Copy out the records below word for word, but leave out the pictures.

(begin)

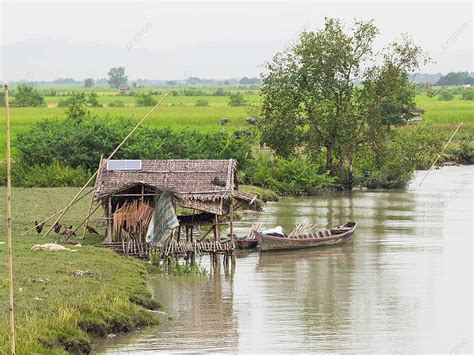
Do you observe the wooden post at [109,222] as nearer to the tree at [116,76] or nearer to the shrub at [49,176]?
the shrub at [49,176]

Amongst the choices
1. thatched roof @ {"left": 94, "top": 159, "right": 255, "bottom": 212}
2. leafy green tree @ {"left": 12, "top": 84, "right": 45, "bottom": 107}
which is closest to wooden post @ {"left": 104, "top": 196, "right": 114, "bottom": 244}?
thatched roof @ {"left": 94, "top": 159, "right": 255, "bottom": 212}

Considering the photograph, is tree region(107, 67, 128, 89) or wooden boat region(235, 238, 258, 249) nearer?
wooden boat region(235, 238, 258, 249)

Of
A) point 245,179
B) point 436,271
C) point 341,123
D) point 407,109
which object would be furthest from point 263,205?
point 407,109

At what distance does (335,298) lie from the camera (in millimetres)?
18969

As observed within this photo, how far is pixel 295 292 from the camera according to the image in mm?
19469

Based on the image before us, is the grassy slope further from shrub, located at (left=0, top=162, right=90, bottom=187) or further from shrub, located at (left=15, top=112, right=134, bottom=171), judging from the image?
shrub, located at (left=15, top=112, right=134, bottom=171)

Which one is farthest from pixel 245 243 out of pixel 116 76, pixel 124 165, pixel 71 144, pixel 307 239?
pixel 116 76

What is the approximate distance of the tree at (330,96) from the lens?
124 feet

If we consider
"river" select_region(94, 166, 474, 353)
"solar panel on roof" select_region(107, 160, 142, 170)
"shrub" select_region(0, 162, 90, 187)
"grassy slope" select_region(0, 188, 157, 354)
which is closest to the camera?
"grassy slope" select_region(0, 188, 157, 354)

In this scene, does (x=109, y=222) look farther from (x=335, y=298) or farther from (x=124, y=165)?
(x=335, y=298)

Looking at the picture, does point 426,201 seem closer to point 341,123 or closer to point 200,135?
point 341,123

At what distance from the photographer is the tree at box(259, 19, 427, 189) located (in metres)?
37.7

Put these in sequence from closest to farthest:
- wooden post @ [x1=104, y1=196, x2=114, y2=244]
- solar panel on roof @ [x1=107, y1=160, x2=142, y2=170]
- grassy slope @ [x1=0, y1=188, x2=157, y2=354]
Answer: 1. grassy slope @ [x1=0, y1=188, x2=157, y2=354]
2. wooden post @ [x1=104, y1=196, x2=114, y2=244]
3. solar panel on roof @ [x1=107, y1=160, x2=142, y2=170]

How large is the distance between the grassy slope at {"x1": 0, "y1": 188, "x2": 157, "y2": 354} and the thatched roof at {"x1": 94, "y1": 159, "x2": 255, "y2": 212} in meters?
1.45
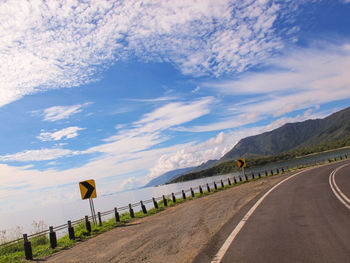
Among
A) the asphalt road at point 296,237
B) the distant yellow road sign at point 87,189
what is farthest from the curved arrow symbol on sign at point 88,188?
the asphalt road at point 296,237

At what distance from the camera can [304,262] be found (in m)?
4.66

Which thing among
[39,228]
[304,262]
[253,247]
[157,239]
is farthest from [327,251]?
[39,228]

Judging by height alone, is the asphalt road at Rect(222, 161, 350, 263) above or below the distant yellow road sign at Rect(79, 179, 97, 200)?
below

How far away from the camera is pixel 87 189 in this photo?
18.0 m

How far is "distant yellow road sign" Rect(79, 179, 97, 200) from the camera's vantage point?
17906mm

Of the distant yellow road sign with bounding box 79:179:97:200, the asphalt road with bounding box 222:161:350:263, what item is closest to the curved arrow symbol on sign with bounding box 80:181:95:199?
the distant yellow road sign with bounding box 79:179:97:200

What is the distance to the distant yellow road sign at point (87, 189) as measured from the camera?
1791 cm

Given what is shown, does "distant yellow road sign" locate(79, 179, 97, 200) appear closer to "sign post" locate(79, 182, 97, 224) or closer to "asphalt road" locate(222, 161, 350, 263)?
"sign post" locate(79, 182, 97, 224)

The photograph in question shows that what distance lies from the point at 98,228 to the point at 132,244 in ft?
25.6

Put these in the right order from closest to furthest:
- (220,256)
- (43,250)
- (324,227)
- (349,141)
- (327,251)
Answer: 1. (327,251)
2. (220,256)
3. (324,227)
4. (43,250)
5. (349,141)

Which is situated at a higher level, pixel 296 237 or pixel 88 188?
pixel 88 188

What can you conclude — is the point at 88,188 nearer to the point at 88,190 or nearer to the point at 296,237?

(end)

SOLUTION:
Do you observe the wooden post at [109,222] as nearer to the tree at [116,76] or nearer to the shrub at [49,176]?
the shrub at [49,176]

Amongst the choices
1. thatched roof @ {"left": 94, "top": 159, "right": 255, "bottom": 212}
2. leafy green tree @ {"left": 12, "top": 84, "right": 45, "bottom": 107}
which is closest to wooden post @ {"left": 104, "top": 196, "right": 114, "bottom": 244}?
thatched roof @ {"left": 94, "top": 159, "right": 255, "bottom": 212}

Considering the photograph, is tree region(107, 67, 128, 89) or wooden boat region(235, 238, 258, 249) nearer?
wooden boat region(235, 238, 258, 249)

Of
A) point 245,179
B) point 436,271
C) point 341,123
D) point 407,109
which object would be furthest from point 263,205?
point 407,109

At what distance does (335,298) lie from the camera (in millimetres)?
18969

As observed within this photo, how far is pixel 295 292 from the camera according to the image in mm?
19469

Based on the image before us, is the grassy slope further from shrub, located at (left=0, top=162, right=90, bottom=187) or further from shrub, located at (left=15, top=112, right=134, bottom=171), judging from the image?
shrub, located at (left=15, top=112, right=134, bottom=171)

Which one is farthest from pixel 245 243 out of pixel 116 76, pixel 124 165, pixel 71 144, pixel 307 239?
pixel 116 76

What is the approximate distance of the tree at (330,96) from the lens?
124 feet

If we consider
"river" select_region(94, 166, 474, 353)
"solar panel on roof" select_region(107, 160, 142, 170)
"shrub" select_region(0, 162, 90, 187)
"grassy slope" select_region(0, 188, 157, 354)
which is closest to the camera?
"grassy slope" select_region(0, 188, 157, 354)

In this scene, does (x=109, y=222) look farther from (x=335, y=298) or farther from (x=124, y=165)?
(x=335, y=298)

Looking at the picture, does point 426,201 seem closer to point 341,123 or closer to point 200,135?
point 341,123

At what distance from the photographer is the tree at box(259, 19, 427, 189) located (in metres)?
37.7

Put these in sequence from closest to farthest:
- wooden post @ [x1=104, y1=196, x2=114, y2=244]
- solar panel on roof @ [x1=107, y1=160, x2=142, y2=170]
- grassy slope @ [x1=0, y1=188, x2=157, y2=354]
Answer: 1. grassy slope @ [x1=0, y1=188, x2=157, y2=354]
2. wooden post @ [x1=104, y1=196, x2=114, y2=244]
3. solar panel on roof @ [x1=107, y1=160, x2=142, y2=170]

How large is the distance between the grassy slope at {"x1": 0, "y1": 188, "x2": 157, "y2": 354} and the thatched roof at {"x1": 94, "y1": 159, "x2": 255, "y2": 212} in meters?
1.45
Among
A) the asphalt road at point 296,237
B) the distant yellow road sign at point 87,189
what is farthest from the curved arrow symbol on sign at point 88,188?
the asphalt road at point 296,237

At what distance from the camera can [304,262] be found (in m)?
4.66

Which thing among
[39,228]
[304,262]
[253,247]
[157,239]
is farthest from [327,251]?
[39,228]

Judging by height alone, is the asphalt road at Rect(222, 161, 350, 263) above or below the distant yellow road sign at Rect(79, 179, 97, 200)?
below

How far away from the camera is pixel 87 189 in this photo?
18.0 m

How far is "distant yellow road sign" Rect(79, 179, 97, 200) from the camera's vantage point?
17906mm

Of the distant yellow road sign with bounding box 79:179:97:200, the asphalt road with bounding box 222:161:350:263, what item is closest to the curved arrow symbol on sign with bounding box 80:181:95:199?
the distant yellow road sign with bounding box 79:179:97:200

What is the distance to the distant yellow road sign at point (87, 189) as measured from the camera?
1791 cm

Given what is shown, does "distant yellow road sign" locate(79, 179, 97, 200) appear closer to "sign post" locate(79, 182, 97, 224) or closer to "asphalt road" locate(222, 161, 350, 263)?
"sign post" locate(79, 182, 97, 224)

The photograph in question shows that what distance lies from the point at 98,228 to the point at 132,244 in ft?
25.6

Put these in the right order from closest to furthest:
- (220,256)
- (43,250)
- (324,227)
- (349,141)
- (327,251)
Answer: 1. (327,251)
2. (220,256)
3. (324,227)
4. (43,250)
5. (349,141)

Which is situated at a higher level, pixel 296 237 or pixel 88 188?
pixel 88 188

What can you conclude — is the point at 88,188 nearer to the point at 88,190 or nearer to the point at 296,237?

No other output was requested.